Fig. 3. Nanophotonic integration with direct-bonded membranes.

a Schematics of TiO₂-based (top) and diamond-based (bottom) nanophotonics on diamond membrane heterostructures. In this work fused silica (thermal oxide silicon) wafers are used as carrier wafers for the TiO₂ (diamond)-based demonstrations. The grating couplers for excitation (collection) are colored in red (blue), respectively. b Microscope images of TiO₂ fishbone cavities and ring resonators on a 50 nm-thick diamond membrane. Images were taken at the same location but different fabrication rounds. c The transmission spectrum of a fishbone cavity with resonant frequency at 737.26 nm. Inset: the transmission of the cavity with a tunable laser as the excitation source, showing a quality factor Q of 10640 ± 118. d The bright field and dark field microscope images of the ICP-etched diamond ring resonators on a thermal oxide silicon substrate, showing great uniformity with minimal process contamination. e The transmission spectrum of the diamond-based ring resonator measured at the drop port. Insets: the TE mode profile, and the TE cavity resonance with a quality factor Q_TE of 21883 ± 6284. The fluctuation in the right inset is caused by the instability of the optical setup.

Fig. 4. Imaging of NV⁻ centers and surface-attached target molecules and cells in a flow channel.

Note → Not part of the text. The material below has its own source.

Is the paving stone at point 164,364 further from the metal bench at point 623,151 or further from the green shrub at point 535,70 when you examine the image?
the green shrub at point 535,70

a Widefield fluorescence microscopy image of a diamond membrane corner containing NV⁻ centers at room temperature. Only a round area in the center was illuminated to avoid back-reflection from membrane edges. b The zoomed-in image of the boxed region shown in a post rotation. c A confocal scan of the same region as b using a separate setup at room temperature. Emitters confirmed to be (not) NV⁻ centers are highlighted in cyan circles (yellow boxes). Same symbols are used in b. d A representative CW-ODMR spectrum from the NV⁻ center labeled with a white arrow in c. Additional studies of NV⁻ spin coherence are included in the Supplementary Section 5.7. e, f Widefield fluorescence microscopy images of (e) Alexa-488-labeled streptavidin protein and (f) streptavidin-conjugated Qdot-525 quantum dots that were immobilized at the same region shown in a via biotinylated surface functionalization. g Schematic illustration of the flow channel structure and a cell illuminated by total internal reflection through the diamond membrane. Fluorescence microscopy images of Alexa-488-labeled TLR2 receptors on RAW cell surfaces, under (h) episcopic and (i) objective-based TIRF illumination. Edges of the diamond membrane are also visible in these images.